The butterfly’s development largely followed the pattern predicted by traditional dissections. “We’re filling in the details rather than rewriting the story,” Garwood said. The trachea did become visible surprisingly fast, within 12 hours after pupation, indicating that the structures either are more fully formed in caterpillars than previously thought or form very rapidly in pupae. While the trachea and the intestines showed up remarkably clearly, the “soft, gooey bits,” such as muscles and the central nervous system, were unfortunately invisible, Garwood said.
Beutel added that spreading the technique to stages of development that don’t happen within largely immobile chrysalises will require new innovations, as CT scans do not turn out well when the animals are moving. Indeed, Garwood’s team tried to scan their subjects as caterpillars with no success.
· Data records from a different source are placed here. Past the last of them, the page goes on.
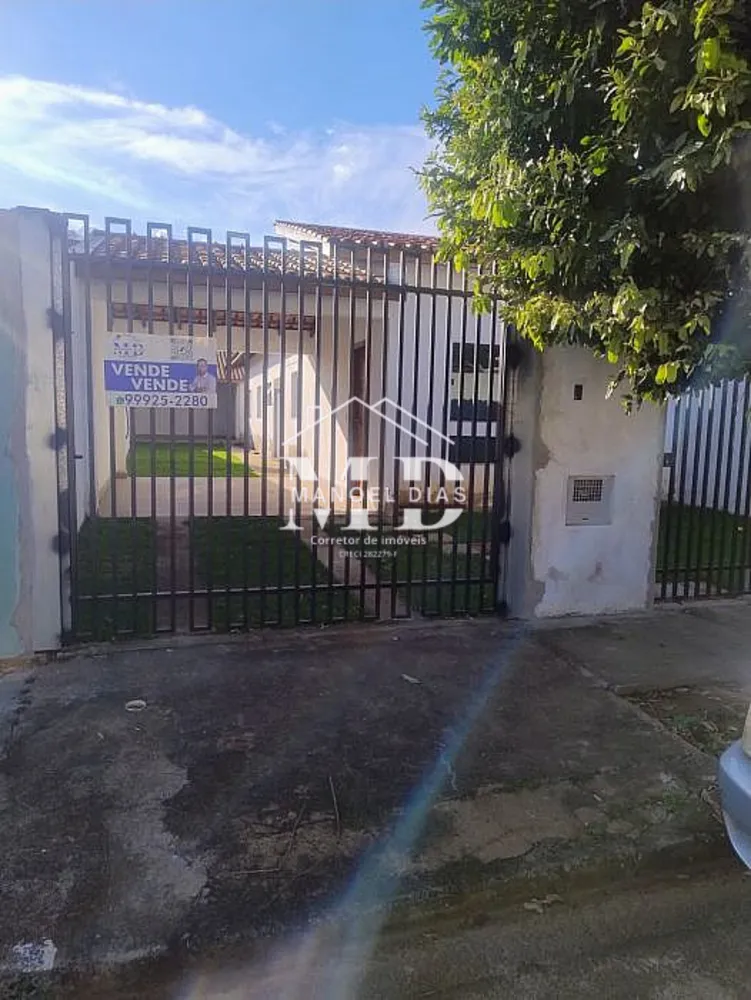 Casa, 2 quartos, 150 m² - Foto 8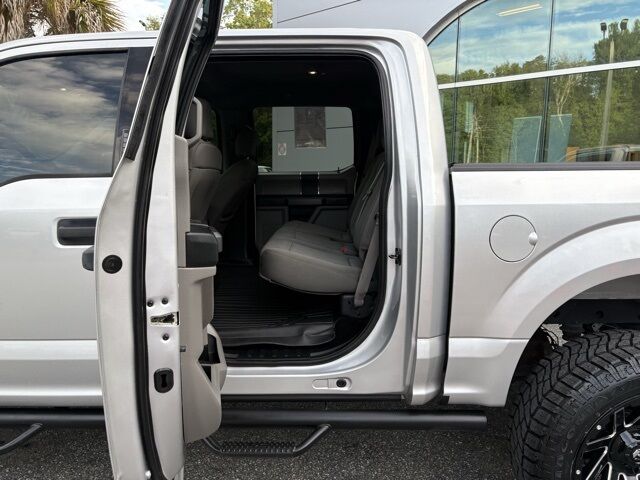 2018 Ford F-150 XLT Jacksonville FL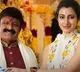 Balakrishna Akhanda2 Tandavam begins with Nara Brahmani Clap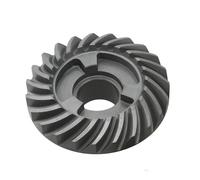 BVNZUFH 57521-94400 Engrenage de Marche arrière for Moteur Hors-Bord 35 CV 40 CV DT40 DT35 23 Dents 57521-94402 57521-94400-00 Moteur de Bateau (des pièces de Rechange)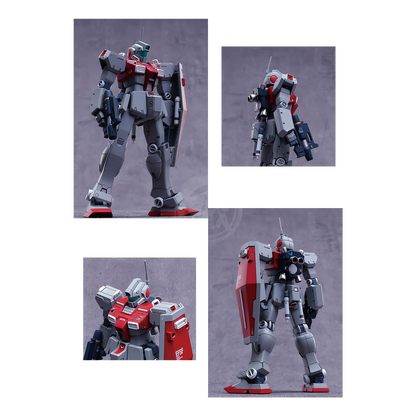 GM Type C Resin Kit [1/144 Scale] [Preorder Q1 2026] - ShokuninGunpla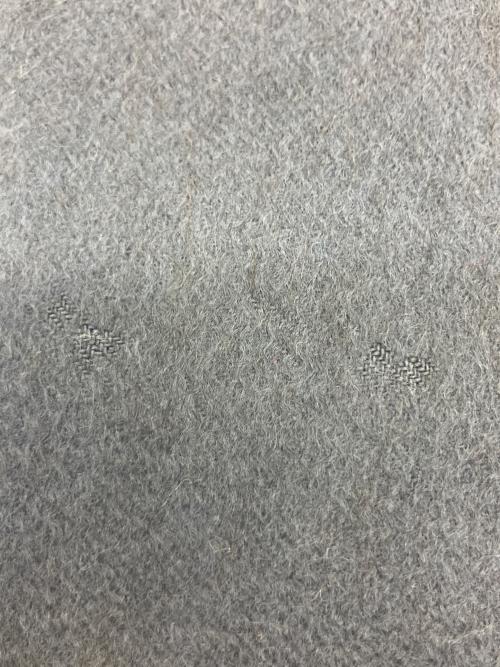 LOUIS VUITTON（ルイ ヴィトン）LOUIS VUITTON (ルイ ヴィトン) マフラー ネイビーの古着・服飾アイテム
Beutel is currently experimenting with using CT scans on anesthetized cockroaches.
Because of the technique’s ease, Garwood hopes it will help open up the study of development to a more diverse set of insects that undergo metamorphosis. Traditionally, development of model organisms such as blowflies and fruit flies has been painstakingly mapped, while other species have been relatively poorly understood. CT scanners are now fairly widespread tools, according to Garwood, and in the last 10 years the costs have fallen to only around $100 per scan. “We hope that using CT to study insects will become a very widespread tool,” he said.
T. Lowe et al., “Metamorphosis revealed: three-dimensional imaging inside a living chrysalis,” Journal of the Royal Society Interface, doi.org/10.1098/rsif.2013.0304, 2013.